Gastrointestinal cancer is a general family of cancers affecting the intestinal tract. Causes of this type of cancer are usually smoking, an unhealthy diet, and various carcinogens. Pancreatic, stomach, esophageal, and liver cancers all fall under this family. Controversial opinions have emerged that suggest removing the appendix might increase the risk for several of these cancers. Considering the gut microbiome has been shown to play a role in many diseases, this idea may have some standing. A team from the Catholic University of Korea decided to conduct a study to investigate if the association held true.
The study centered around examining a large cohort of over 140,000 appendectomy patients in Korea to see if there was an association between the appendix removal and cancer onset. They used a similarly sized cohort of non-appendectomy patients to compare it with.
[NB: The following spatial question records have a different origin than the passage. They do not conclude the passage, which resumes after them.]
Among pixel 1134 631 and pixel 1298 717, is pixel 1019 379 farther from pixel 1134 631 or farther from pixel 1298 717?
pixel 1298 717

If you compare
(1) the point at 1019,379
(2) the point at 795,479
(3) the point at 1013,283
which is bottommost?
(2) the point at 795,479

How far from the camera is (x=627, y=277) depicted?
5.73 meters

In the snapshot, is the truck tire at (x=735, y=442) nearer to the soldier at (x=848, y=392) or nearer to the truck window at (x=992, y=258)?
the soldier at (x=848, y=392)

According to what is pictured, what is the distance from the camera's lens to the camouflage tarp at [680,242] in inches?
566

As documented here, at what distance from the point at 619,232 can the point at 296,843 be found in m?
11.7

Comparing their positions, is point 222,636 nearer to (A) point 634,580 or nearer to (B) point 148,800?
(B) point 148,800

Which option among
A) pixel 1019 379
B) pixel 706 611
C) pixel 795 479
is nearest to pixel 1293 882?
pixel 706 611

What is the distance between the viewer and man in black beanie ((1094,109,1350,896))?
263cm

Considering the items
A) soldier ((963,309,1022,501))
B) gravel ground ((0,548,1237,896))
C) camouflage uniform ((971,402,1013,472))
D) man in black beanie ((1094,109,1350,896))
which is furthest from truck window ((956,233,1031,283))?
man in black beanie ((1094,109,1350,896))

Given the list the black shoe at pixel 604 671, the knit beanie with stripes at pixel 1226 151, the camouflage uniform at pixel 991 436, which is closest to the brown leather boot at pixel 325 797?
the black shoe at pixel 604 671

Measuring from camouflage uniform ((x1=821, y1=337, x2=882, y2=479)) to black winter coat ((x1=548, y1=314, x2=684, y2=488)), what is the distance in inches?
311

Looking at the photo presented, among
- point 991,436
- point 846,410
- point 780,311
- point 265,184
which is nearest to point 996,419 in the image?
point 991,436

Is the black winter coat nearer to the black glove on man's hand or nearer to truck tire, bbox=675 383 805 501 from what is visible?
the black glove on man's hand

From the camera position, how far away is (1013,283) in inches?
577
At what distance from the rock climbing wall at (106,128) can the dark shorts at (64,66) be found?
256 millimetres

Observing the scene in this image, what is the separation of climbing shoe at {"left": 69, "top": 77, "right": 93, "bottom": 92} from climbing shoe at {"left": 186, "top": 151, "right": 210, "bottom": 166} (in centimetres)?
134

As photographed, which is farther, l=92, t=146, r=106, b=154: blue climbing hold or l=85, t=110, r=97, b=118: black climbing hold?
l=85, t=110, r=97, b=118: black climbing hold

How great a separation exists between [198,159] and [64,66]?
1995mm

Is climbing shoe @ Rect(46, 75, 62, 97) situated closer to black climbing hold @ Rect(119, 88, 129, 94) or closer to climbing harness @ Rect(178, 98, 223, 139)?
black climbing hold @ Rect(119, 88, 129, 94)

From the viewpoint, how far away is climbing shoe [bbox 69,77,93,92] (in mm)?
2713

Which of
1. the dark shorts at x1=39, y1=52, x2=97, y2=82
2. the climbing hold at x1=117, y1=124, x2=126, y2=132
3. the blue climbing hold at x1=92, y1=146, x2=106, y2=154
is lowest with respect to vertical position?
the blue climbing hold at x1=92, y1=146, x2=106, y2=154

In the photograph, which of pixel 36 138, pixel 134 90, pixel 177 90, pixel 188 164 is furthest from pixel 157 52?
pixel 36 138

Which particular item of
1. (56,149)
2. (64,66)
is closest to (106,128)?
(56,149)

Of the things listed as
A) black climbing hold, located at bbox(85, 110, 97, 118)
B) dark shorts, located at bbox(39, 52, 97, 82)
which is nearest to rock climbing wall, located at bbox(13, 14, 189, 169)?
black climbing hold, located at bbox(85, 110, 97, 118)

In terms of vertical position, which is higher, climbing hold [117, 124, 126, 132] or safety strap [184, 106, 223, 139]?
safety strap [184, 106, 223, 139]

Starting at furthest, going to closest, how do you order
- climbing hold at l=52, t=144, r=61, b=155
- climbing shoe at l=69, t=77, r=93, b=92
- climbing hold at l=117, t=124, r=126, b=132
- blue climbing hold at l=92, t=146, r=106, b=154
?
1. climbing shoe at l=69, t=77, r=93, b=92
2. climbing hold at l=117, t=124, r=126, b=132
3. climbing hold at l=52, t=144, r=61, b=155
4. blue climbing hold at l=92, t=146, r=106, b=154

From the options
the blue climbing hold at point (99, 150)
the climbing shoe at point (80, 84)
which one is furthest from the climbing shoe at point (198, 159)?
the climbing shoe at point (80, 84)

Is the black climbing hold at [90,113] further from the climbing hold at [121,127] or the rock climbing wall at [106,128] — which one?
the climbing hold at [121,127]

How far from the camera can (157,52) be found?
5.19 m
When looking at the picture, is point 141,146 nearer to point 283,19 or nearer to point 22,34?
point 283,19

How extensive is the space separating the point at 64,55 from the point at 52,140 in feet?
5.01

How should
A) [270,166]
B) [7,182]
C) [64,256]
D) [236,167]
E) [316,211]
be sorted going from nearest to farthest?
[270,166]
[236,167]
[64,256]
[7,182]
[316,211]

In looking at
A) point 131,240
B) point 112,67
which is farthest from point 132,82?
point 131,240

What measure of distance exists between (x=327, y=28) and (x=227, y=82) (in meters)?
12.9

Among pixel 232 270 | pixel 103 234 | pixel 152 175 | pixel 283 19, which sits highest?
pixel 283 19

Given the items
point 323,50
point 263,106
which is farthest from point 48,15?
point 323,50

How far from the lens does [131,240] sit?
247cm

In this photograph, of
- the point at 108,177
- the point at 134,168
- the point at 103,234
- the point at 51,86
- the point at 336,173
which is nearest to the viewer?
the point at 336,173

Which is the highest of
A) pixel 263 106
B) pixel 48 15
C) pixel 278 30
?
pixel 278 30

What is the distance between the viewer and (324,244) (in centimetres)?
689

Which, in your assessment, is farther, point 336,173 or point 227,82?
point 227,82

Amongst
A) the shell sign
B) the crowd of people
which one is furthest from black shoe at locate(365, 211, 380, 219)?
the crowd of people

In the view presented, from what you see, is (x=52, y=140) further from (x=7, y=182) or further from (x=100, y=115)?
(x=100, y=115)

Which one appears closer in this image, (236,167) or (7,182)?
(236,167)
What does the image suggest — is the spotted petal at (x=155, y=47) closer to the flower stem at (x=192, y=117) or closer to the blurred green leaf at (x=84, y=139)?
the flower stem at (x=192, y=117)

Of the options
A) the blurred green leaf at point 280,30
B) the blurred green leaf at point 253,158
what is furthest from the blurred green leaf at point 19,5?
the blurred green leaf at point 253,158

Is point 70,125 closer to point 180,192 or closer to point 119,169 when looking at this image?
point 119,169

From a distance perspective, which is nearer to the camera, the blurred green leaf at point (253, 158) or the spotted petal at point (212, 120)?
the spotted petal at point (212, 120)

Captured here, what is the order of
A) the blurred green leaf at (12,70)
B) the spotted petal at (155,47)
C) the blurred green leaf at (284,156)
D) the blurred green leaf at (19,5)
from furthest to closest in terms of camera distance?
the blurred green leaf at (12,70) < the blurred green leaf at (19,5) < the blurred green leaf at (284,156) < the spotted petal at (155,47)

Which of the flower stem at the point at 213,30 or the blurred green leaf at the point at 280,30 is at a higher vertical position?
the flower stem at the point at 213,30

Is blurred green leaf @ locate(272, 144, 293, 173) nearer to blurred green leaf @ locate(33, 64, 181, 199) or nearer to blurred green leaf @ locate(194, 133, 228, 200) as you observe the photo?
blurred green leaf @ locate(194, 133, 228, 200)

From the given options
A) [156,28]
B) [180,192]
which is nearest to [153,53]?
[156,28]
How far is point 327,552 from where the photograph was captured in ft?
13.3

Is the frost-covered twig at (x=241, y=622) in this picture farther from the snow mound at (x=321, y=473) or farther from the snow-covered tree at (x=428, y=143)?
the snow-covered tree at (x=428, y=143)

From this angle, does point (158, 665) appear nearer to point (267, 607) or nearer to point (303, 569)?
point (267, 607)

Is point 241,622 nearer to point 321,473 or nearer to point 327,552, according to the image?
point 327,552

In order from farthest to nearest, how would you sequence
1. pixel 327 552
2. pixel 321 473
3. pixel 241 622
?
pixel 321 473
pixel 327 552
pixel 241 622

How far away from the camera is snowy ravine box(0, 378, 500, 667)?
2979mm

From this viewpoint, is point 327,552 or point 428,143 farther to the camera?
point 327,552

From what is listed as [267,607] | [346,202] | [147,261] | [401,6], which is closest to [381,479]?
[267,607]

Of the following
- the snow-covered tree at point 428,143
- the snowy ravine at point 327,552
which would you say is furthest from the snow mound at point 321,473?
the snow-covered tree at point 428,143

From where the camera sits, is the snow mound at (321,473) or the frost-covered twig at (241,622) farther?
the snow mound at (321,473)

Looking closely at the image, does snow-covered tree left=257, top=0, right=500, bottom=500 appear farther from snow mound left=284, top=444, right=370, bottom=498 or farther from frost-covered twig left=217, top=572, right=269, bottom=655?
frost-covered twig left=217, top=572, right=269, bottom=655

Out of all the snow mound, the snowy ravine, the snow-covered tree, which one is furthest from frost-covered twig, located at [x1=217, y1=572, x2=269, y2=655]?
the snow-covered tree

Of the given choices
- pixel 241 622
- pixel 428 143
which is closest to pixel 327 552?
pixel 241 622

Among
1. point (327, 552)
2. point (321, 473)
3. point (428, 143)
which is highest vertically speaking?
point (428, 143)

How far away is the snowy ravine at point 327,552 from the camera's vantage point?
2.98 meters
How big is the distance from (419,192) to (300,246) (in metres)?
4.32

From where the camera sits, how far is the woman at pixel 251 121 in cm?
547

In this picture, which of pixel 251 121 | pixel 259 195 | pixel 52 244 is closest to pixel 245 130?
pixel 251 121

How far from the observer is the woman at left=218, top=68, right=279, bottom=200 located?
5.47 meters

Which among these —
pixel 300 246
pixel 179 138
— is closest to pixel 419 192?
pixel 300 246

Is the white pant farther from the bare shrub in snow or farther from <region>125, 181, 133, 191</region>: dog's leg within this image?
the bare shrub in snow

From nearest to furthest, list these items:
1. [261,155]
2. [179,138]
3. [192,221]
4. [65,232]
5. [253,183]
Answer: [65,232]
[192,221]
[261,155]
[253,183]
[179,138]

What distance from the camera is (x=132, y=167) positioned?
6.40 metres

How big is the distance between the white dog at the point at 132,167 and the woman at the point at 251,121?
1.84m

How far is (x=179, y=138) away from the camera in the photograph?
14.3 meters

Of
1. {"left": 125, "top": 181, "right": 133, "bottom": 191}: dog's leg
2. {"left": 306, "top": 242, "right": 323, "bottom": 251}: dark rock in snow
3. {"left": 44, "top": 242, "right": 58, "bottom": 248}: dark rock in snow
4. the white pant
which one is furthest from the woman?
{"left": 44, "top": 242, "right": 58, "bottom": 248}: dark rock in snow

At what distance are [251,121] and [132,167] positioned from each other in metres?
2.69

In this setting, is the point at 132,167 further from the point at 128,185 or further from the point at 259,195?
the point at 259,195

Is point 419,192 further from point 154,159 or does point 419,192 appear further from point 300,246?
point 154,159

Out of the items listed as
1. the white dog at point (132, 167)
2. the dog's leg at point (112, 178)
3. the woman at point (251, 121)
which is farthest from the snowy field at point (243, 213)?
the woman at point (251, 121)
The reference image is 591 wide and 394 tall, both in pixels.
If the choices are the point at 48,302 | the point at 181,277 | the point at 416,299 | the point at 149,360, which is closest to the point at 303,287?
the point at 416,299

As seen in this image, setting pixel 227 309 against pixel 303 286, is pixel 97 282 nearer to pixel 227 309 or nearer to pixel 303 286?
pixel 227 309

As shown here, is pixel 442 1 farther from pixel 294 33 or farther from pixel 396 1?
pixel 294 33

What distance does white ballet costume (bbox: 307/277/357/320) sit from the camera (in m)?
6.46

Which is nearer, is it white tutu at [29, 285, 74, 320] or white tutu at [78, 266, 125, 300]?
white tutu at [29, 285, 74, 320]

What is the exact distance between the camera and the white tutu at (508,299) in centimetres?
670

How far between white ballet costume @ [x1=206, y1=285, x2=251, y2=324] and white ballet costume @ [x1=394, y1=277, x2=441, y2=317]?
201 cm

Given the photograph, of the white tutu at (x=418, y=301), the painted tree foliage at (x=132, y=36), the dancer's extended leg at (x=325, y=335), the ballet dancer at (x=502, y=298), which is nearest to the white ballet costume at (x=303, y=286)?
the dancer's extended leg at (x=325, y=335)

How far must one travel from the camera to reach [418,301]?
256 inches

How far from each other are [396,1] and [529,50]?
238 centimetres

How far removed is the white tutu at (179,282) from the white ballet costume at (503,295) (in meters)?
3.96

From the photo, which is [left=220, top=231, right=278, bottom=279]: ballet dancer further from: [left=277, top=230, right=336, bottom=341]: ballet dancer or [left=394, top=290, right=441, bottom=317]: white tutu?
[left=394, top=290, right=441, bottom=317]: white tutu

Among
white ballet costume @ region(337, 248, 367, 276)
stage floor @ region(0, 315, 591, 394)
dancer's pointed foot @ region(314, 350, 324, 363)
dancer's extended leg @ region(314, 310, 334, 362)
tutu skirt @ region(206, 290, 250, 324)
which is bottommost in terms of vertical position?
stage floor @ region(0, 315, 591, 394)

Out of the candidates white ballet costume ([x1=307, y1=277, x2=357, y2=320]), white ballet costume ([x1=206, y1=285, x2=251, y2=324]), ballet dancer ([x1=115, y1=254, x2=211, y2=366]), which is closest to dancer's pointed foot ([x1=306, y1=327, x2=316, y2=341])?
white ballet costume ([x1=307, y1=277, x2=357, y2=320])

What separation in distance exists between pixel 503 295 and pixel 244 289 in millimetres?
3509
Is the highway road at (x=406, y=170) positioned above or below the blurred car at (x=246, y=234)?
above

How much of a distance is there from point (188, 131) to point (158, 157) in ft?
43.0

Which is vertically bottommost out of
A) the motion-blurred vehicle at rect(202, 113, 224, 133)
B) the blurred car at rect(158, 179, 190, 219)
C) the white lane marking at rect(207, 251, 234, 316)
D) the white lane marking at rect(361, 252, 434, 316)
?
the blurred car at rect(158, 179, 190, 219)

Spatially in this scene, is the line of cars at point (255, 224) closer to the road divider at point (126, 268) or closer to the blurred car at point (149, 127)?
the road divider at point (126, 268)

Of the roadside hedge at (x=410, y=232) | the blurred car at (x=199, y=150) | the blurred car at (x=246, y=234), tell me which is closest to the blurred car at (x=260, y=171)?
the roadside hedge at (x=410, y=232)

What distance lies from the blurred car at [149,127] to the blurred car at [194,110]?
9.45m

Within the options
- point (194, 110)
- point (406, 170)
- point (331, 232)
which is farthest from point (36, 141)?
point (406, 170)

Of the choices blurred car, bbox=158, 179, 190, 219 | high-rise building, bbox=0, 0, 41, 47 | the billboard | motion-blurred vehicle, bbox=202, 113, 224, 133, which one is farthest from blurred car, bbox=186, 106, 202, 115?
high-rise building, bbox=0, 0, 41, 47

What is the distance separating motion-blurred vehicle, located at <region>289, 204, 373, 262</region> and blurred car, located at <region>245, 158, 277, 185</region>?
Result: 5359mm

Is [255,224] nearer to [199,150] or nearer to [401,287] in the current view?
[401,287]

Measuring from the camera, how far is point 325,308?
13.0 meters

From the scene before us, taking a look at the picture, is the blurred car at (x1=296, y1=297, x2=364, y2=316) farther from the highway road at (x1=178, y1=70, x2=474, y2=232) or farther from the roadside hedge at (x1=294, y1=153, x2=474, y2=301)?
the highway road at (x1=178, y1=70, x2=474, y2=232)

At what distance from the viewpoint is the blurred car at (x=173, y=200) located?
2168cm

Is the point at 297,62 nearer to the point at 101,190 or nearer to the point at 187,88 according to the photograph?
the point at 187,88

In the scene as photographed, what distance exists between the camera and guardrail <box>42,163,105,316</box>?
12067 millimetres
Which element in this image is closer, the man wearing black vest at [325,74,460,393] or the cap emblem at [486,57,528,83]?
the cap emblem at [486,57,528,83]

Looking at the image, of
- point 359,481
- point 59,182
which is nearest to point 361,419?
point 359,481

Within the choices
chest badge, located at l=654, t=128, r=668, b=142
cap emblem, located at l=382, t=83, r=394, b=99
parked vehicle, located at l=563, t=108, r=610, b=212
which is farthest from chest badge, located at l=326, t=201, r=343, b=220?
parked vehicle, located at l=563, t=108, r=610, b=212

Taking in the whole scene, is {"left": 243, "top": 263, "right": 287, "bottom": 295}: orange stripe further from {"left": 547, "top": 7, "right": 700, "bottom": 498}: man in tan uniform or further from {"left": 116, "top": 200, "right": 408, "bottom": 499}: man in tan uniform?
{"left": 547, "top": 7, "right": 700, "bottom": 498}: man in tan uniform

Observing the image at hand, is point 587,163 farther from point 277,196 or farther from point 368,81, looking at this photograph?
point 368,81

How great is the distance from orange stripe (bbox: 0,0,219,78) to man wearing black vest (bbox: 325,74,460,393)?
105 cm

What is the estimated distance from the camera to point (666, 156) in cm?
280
The large study size and relatively straight-forward approach promised to give a clear result.
Analysis of the two groups showed that, overall, there was no apparent link between appendectomy and onset of gastrointestinal cancer. The team then split the patients by age, sex, and diabetes – all of which are risk factors for cancer. In the appendectomy group, women were slightly more likely to get esophageal or stomach cancer than the non-appendectomy group. The team saw something similar was seen with the elderly group and colorectal cancer as well.
This study could not identify an overall link between gastrointestinal cancer and appendectomy. A small correlation was seen in the women and elderly sub-groups, but nothing outstanding. Considering the importance of the gut microbiome and the appendix’s role in its maintenance, there may be some effect on the body after an appendectomy. However, this study – even with its relatively large cohort size – could not identify a relationship with gastrointestinal cancer.
The study concludes, “this large-scale population-based study showed that appendectomy did not increase the risk of GI cancers in the overall population. However, it identified elderly patients and female patients as at-risk subpopulations owing to their higher rates of GI cancers after appendectomy.”